Por revistaeyn.com
La escalada de la guerra en Oriente Medio continúa pasando factura al comercio mundial. Aunque las exportaciones globales de bienes mostraron señales de resiliencia durante abril, el deterioro en el comercio de servicios y la creciente incertidumbre por el aumento de los costos energéticos mantienen bajo presión a la economía internacional, según reveló el más reciente informe del Índice de Gerentes de Compras (PMI) global elaborado por S&P Global.
Los datos muestran que los Nuevos Pedidos de Exportación del PMI Global se ubicaron en 49.6 puntos en abril, ligeramente por debajo del umbral de 50 que separa el crecimiento de la contracción, lo que refleja una caída marginal del comercio mundial por segundo mes consecutivo.
“El comercio global cayó ligeramente por segundo mes consecutivo en abril, reflejando el impacto continuo de la guerra en Oriente Medio.

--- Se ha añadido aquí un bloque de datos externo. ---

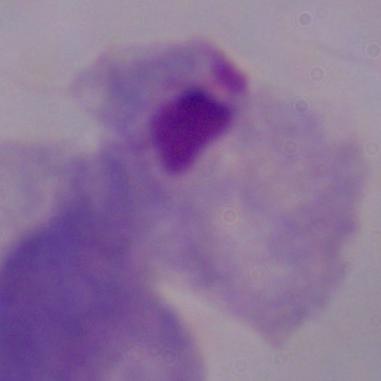
This is a trichomonad.

Summary:
  - Modality: photomicrograph
  - Magnification: 1000x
Assess this cell for malaria.
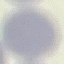

Uninfected.

Acquired by smartphone through the microscope eyepiece. Giemsa stain. Thin blood film. Cell patch, automatically extracted from a larger field of view and resized to 64 × 64 pixels.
Report the malaria status of this cell.
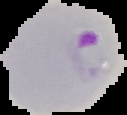

It is parasitized.

image type = cell region segmented out of the field of view; surrounding area masked to black
image size = 127×115 pixels
preparation = thin blood smear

Sin embargo, las tendencias variaron notablemente por sector, con la disminución de las actividades de servicios parcialmente compensada por el aumento del comercio de mercancías”, indicó S&P Global en su análisis.
El conflicto ha afectado especialmente a sectores vinculados con viajes, turismo y ocio. Según el informe, las exportaciones de servicios registraron en abril su caída más pronunciada desde octubre de 2022 y, excluyendo el período de pandemia, fue la contracción más severa desde que existen registros comparables en 2014.

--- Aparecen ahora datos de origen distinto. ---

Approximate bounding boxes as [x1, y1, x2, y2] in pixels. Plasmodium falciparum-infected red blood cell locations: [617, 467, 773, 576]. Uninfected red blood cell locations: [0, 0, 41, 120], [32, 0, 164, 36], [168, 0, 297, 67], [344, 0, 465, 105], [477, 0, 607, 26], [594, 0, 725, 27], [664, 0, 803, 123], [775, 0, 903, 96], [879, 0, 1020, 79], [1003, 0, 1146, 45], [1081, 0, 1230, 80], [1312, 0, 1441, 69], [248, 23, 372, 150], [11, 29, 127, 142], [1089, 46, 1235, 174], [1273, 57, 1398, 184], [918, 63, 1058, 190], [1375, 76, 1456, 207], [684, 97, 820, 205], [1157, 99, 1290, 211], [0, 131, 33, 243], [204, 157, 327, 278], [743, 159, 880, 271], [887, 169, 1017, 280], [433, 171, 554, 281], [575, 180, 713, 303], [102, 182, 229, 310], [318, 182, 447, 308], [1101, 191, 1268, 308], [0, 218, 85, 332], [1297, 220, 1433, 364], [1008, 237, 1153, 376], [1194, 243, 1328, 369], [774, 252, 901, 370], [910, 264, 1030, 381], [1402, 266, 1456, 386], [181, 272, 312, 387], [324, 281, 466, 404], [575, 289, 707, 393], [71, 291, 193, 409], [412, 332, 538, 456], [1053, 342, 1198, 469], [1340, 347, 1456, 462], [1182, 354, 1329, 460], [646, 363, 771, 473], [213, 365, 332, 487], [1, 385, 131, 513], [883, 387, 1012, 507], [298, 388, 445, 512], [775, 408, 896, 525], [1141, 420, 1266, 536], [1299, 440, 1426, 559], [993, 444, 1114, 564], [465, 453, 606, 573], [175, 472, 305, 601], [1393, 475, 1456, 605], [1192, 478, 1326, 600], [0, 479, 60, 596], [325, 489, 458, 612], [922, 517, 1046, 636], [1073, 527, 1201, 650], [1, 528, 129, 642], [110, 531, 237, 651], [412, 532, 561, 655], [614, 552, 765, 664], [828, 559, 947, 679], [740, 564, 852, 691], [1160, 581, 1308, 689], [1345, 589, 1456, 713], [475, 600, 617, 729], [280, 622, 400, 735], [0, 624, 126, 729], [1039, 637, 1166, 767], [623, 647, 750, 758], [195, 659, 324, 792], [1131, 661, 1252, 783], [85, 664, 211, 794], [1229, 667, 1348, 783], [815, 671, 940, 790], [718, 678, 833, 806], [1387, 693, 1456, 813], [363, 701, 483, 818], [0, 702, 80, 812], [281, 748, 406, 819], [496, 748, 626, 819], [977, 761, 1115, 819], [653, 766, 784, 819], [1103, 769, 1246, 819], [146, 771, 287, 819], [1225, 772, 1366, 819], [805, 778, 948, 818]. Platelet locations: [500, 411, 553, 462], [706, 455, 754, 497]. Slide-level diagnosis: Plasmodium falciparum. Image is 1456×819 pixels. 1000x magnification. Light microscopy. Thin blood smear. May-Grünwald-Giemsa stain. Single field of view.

El encarecimiento del petróleo y el gas también ha elevado los costos de producción y transporte, golpeando la demanda internacional y encendiendo alertas entre las empresas exportadoras.
“La guerra no solo ha provocado interrupciones en los viajes y el transporte marítimo, sino que también ha dañado la demanda debido al aumento de precios de muchos bienes y servicios, principalmente por el incremento del petróleo y el gas”, señaló S&P Global.
En contraste, las exportaciones mundiales de mercancías mostraron un mejor desempeño. El comercio de bienes creció ligeramente en abril y registró su mayor expansión en casi dos años, equivalente a un crecimiento anualizado de entre 5 % y 6 % en volumen exportador.
Sin embargo, parte de este dinamismo responde a un fenómeno temporal: la acumulación preventiva de inventarios. Las empresas están aumentando sus importaciones ante el temor de mayores interrupciones en las cadenas de suministro y nuevas alzas de precios.
Entre las economías avanzadas, Estados Unidos registró la caída más pronunciada en los pedidos de exportación durante abril, mientras que la eurozona mantuvo una contracción moderada. Japón destacó como la única gran economía desarrollada con un aumento notable de exportaciones, aunque con debilidad en servicios.
En los mercados emergentes, India continuó liderando el crecimiento exportador, mientras Brasil mostró una recuperación tras un año de descensos continuos, apoyado principalmente en la manufactura. China también acumuló cuatro meses consecutivos de expansión en exportaciones de bienes.
Por el contrario, la región de la ASEAN reflejó uno de los desempeños más débiles del mundo, con fuertes caídas en países como Filipinas, Vietnam e Indonesia. México y Estados Unidos también reportaron retrocesos importantes en las exportaciones manufactureras, en medio de un contexto global marcado por la incertidumbre, altos costos y tensiones geopolíticas persistentes.